TEXT UNDER STUDY:
+---+
RIGHTS-AFRICA: Rwandan Woman Sentenced to Life for Genocide

  • by Faustine Kapama (arusha, tanzania)
  • Friday, June 24, 2011
  • Inter Press Service

The court handed the sentence down on Jun. 24.

Nyiramasuhuko (65); her son, Arsene Shalom Ntahobali; and former mayor, Elie Ndayambaje, were all given life sentences. They were convicted of extermination, rape and persecution as crimes against humanity for Rwanda’s 1994 genocide where over 800,000 people, mainly Tutsis, were murdered.

In a one-hour session, the presiding judge said Nyiramasuhuko was guilty of conspiracy to commit genocide for entering into an agreement with members of Rwanda’s interim government on or after April 9, 1994 to kill Tutsis in the Butare prefecture.

Nyiramahusuko was additionally found guilty of genocide and other offences including having ordered the killing of Tutsis at Butare prefecture, South Rwanda. Her son was found criminally responsible for killing Tutsis and aiding and abetting the commission of the crime.

Ndayambaje was convicted of direct and public incitement to commit genocide. Ndayambaje, according to the judge, was convicted of aiding and abetting the killing of Tutsis at Mugombwa Church and at Kabuye Hill and for instigating the killings of Tutsis after a swearing-in ceremony on Jun. 22, 1994.

'In considering sentencing, the Chamber has taken into account the individual, aggravating and mitigating circumstances of each. Considering all relevant circumstances, the Chamber sentences you to life imprisonment,' presiding Judge William Sekule declared.

Standing between two United Nation security officers, the accused appeared despondent as the sentence was pronounced before a packed courtroom. Ntahobali was a university student at the time the offences were committed while Ndayambaje was mayor of Muganza Commune in Butare prefecture.

The three were convicted alongside three other accused, two former governors of Butare prefecture, Sylvain Nsabimana and Alphonse Nteziryayo and the ex-Mayor of Ngoma Commune in Butare prefecture, Joseph Kanyabashi.
+---+
SET OF TASKS:
1. List the three crimes against humanity that the genocide sentencing article says the three defendants were convicted of.
2. In the genocide sentencing article, what was Arsene Shalom Ntahobali at the time the offenses were committed?
+---+
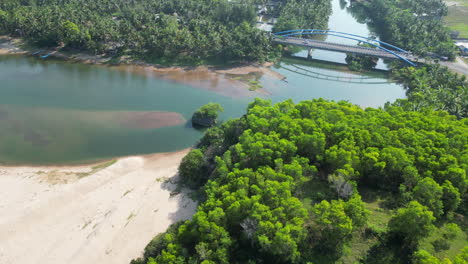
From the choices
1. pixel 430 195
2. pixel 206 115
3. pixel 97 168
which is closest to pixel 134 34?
pixel 206 115

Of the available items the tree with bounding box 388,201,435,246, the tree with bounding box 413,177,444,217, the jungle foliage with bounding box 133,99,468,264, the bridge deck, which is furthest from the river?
the tree with bounding box 413,177,444,217

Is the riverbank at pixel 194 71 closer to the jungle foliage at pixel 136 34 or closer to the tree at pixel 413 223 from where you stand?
the jungle foliage at pixel 136 34

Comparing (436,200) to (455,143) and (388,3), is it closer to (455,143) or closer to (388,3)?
(455,143)

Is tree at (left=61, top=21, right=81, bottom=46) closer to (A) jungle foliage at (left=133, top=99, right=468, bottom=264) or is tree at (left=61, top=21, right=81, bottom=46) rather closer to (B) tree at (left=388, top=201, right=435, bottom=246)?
(A) jungle foliage at (left=133, top=99, right=468, bottom=264)

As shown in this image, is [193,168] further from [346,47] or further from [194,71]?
[346,47]

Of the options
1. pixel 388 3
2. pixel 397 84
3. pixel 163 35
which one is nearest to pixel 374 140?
pixel 397 84

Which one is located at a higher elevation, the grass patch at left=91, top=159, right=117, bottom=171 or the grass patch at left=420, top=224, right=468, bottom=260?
the grass patch at left=420, top=224, right=468, bottom=260

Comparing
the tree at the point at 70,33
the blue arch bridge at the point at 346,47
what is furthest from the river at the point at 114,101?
the tree at the point at 70,33
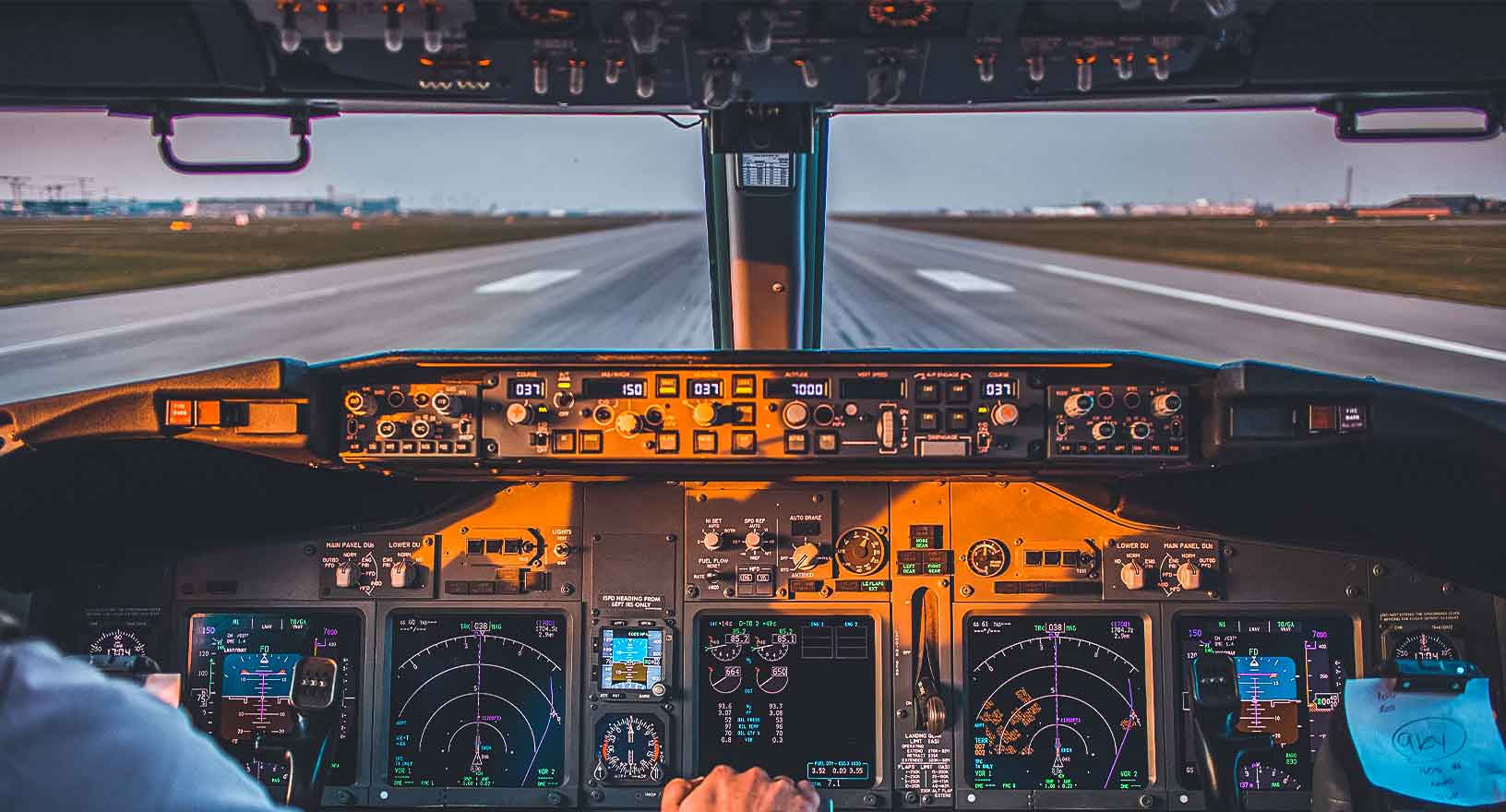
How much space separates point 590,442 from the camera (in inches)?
108

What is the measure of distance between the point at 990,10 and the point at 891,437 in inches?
41.8

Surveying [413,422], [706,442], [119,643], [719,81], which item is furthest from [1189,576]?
[119,643]

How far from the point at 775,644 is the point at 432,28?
1857 millimetres

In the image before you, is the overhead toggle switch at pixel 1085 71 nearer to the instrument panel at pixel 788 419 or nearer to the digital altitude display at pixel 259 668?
the instrument panel at pixel 788 419

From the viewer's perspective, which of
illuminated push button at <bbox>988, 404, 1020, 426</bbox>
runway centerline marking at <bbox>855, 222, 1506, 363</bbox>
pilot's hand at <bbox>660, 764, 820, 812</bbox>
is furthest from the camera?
runway centerline marking at <bbox>855, 222, 1506, 363</bbox>

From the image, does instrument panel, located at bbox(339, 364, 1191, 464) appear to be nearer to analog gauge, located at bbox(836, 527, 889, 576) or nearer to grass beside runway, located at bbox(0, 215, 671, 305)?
analog gauge, located at bbox(836, 527, 889, 576)

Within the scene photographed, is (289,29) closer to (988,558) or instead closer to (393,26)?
(393,26)

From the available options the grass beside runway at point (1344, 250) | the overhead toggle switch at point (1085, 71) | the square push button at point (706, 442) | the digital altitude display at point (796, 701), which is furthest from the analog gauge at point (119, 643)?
the grass beside runway at point (1344, 250)

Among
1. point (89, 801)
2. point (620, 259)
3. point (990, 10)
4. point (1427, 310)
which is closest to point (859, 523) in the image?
point (990, 10)

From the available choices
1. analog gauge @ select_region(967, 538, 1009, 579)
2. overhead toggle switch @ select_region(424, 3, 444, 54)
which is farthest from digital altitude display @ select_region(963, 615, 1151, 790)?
overhead toggle switch @ select_region(424, 3, 444, 54)

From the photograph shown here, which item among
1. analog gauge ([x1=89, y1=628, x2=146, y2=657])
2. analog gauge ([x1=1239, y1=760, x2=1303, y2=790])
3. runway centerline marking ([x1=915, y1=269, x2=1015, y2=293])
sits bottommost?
analog gauge ([x1=1239, y1=760, x2=1303, y2=790])

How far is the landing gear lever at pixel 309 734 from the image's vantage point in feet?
9.42

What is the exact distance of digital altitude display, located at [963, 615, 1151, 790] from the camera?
3.09m

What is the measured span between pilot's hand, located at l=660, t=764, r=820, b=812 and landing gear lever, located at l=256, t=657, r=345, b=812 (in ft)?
4.20
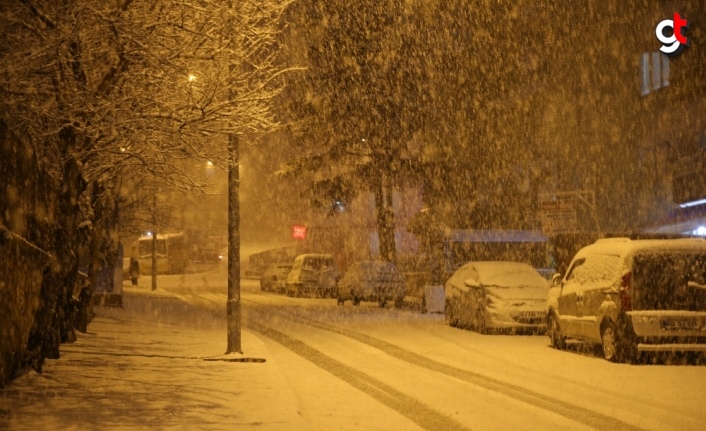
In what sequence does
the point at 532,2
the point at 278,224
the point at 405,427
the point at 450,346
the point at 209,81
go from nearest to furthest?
the point at 405,427
the point at 209,81
the point at 450,346
the point at 532,2
the point at 278,224

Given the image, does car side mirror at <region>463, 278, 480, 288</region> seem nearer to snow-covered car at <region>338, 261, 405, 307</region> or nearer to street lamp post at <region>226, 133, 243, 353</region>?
street lamp post at <region>226, 133, 243, 353</region>

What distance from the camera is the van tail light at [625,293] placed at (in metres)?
14.3

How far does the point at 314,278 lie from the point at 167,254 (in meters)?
33.3

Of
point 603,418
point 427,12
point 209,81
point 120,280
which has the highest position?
point 427,12

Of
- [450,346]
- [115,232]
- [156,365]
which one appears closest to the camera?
[156,365]

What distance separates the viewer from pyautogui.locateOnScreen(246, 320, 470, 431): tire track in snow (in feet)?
31.0

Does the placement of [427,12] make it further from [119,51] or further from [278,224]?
[278,224]

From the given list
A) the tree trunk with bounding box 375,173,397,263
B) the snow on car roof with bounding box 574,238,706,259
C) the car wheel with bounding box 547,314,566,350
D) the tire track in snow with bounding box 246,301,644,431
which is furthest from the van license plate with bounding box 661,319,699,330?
the tree trunk with bounding box 375,173,397,263

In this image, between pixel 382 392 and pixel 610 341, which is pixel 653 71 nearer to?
pixel 610 341

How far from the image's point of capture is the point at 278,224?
89312mm

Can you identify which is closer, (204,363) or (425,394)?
(425,394)

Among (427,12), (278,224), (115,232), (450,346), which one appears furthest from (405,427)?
(278,224)

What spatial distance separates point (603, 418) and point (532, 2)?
3531 centimetres

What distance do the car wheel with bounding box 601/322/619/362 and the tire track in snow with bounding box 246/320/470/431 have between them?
14.2 ft
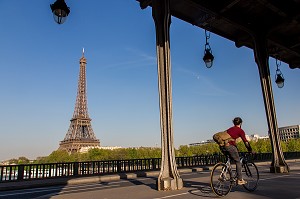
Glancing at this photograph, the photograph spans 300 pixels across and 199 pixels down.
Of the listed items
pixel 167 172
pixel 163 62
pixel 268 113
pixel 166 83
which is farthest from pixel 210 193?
pixel 268 113

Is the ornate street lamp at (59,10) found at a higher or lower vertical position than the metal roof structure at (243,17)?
lower

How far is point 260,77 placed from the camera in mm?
12984

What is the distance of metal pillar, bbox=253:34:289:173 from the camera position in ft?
39.7

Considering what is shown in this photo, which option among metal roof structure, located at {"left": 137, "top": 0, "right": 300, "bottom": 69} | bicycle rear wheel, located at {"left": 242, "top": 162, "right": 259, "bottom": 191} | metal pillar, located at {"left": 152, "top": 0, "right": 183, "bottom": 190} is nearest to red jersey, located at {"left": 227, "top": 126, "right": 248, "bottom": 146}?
bicycle rear wheel, located at {"left": 242, "top": 162, "right": 259, "bottom": 191}

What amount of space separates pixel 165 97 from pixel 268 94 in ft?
22.2

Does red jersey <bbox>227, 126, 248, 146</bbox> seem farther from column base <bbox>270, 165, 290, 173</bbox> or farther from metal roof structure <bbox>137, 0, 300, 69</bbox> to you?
column base <bbox>270, 165, 290, 173</bbox>

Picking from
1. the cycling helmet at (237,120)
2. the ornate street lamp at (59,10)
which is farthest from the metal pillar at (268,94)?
the ornate street lamp at (59,10)

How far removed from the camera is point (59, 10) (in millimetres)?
7051

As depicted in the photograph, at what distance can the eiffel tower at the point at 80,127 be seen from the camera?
99188mm

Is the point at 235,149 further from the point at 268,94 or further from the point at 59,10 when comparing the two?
the point at 268,94

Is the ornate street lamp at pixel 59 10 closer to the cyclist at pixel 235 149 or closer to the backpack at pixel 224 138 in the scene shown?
the backpack at pixel 224 138

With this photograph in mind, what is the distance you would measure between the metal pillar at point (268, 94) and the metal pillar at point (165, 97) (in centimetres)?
617

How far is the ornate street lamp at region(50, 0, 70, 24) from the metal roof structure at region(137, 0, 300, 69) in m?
3.79

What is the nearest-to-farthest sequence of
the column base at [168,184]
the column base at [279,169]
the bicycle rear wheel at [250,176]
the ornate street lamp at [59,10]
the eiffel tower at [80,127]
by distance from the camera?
the bicycle rear wheel at [250,176]
the ornate street lamp at [59,10]
the column base at [168,184]
the column base at [279,169]
the eiffel tower at [80,127]
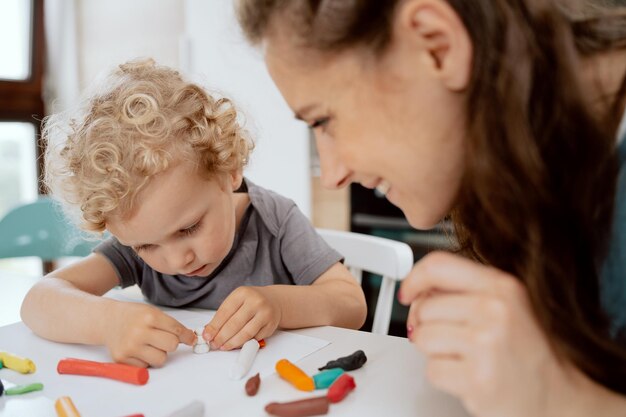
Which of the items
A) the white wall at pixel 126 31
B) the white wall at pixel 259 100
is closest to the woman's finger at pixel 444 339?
the white wall at pixel 259 100

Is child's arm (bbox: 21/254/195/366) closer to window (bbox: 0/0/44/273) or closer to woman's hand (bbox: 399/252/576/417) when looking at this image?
woman's hand (bbox: 399/252/576/417)

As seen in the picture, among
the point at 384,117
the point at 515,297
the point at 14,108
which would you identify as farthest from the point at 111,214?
the point at 14,108

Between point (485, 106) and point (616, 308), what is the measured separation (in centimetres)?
18

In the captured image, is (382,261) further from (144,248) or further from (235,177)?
(144,248)

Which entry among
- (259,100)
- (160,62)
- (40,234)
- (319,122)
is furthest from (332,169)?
(160,62)

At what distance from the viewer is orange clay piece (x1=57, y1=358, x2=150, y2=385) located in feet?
2.03

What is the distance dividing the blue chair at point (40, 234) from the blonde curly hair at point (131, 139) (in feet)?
1.72

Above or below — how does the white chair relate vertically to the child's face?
below

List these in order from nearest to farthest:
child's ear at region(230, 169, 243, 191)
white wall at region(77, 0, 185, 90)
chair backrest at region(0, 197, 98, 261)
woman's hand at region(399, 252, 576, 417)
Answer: woman's hand at region(399, 252, 576, 417) < child's ear at region(230, 169, 243, 191) < chair backrest at region(0, 197, 98, 261) < white wall at region(77, 0, 185, 90)

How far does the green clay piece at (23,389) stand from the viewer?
1.95 ft

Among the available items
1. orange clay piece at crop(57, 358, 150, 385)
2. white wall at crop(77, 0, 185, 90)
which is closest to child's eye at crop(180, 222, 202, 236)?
orange clay piece at crop(57, 358, 150, 385)

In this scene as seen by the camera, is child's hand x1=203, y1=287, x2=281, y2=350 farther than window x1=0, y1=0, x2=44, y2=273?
No

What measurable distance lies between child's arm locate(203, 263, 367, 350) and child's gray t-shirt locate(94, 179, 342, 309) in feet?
0.17

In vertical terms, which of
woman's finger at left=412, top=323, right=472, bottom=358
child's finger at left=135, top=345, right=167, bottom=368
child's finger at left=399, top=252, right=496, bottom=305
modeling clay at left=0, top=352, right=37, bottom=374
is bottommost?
modeling clay at left=0, top=352, right=37, bottom=374
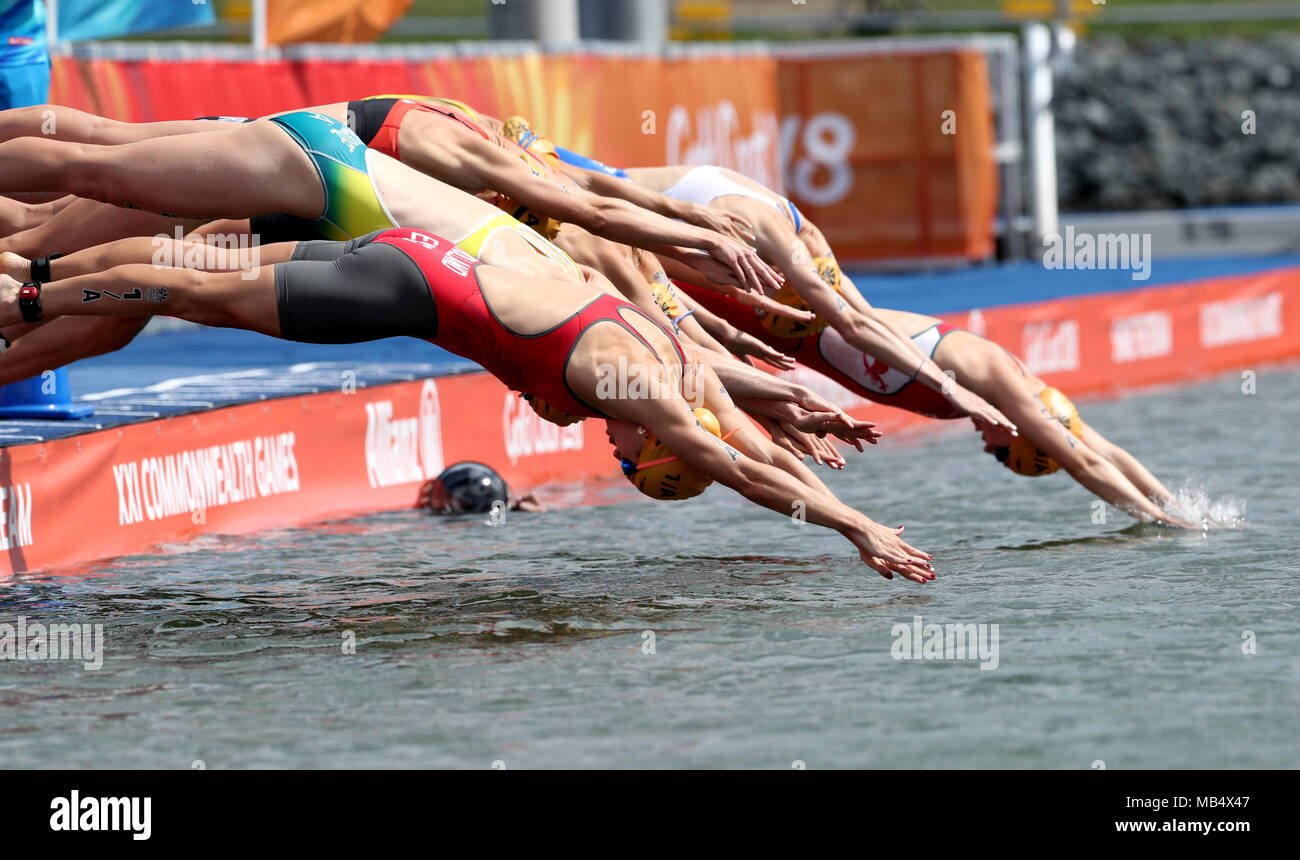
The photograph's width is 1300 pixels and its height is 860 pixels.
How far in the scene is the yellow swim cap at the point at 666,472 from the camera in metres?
6.95

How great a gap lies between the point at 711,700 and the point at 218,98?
8568 mm

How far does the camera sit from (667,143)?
17.3 meters

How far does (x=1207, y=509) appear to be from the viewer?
9070 mm

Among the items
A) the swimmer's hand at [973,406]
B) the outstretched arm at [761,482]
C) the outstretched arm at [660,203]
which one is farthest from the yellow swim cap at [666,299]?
the outstretched arm at [761,482]

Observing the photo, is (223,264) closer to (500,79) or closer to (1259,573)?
(1259,573)

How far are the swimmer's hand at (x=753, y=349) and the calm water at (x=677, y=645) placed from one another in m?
0.82

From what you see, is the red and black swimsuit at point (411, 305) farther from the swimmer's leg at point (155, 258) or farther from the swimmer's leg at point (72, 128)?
the swimmer's leg at point (72, 128)

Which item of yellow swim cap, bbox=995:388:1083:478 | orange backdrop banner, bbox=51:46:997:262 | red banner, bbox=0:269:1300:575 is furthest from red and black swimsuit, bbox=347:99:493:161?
orange backdrop banner, bbox=51:46:997:262

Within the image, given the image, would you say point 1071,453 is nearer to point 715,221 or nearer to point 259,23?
point 715,221

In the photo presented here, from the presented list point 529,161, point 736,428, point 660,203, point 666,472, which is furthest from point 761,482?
point 529,161

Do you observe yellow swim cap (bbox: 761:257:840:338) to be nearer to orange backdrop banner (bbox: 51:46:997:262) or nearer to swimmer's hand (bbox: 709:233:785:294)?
swimmer's hand (bbox: 709:233:785:294)

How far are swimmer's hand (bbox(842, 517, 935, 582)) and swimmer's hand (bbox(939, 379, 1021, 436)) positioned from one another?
142 centimetres

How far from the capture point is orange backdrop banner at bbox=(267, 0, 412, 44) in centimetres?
1476
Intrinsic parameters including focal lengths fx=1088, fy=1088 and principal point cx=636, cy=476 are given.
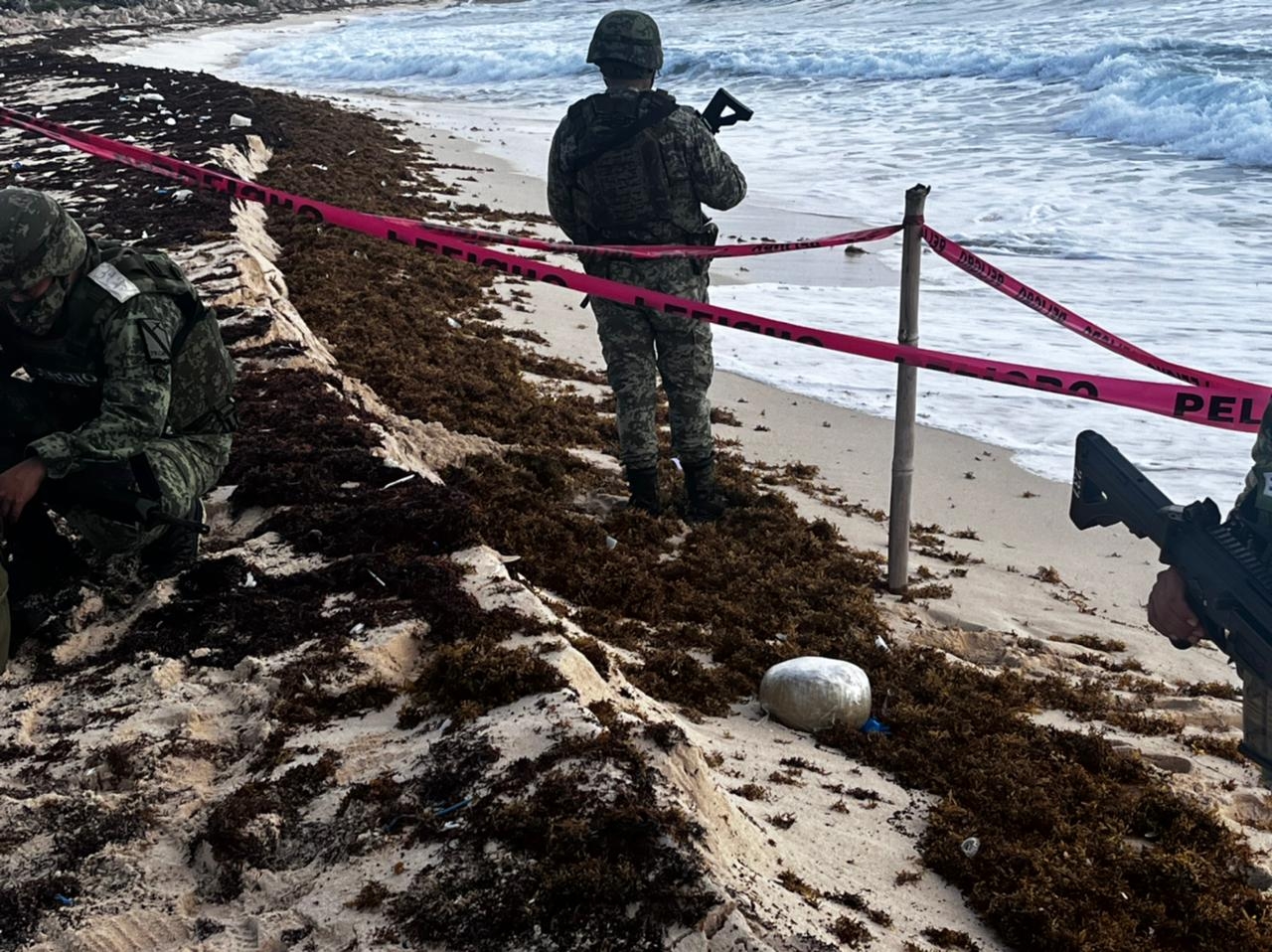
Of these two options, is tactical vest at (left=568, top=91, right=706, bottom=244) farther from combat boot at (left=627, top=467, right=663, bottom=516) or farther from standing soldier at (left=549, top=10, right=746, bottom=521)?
combat boot at (left=627, top=467, right=663, bottom=516)

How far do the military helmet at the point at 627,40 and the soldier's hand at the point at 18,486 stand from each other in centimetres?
269

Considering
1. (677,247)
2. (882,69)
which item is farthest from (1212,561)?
(882,69)

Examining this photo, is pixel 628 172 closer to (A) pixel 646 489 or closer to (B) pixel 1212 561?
(A) pixel 646 489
+---+
EXPECTED RESULTS:
1. Extermination, rape and persecution

2. He was a university student.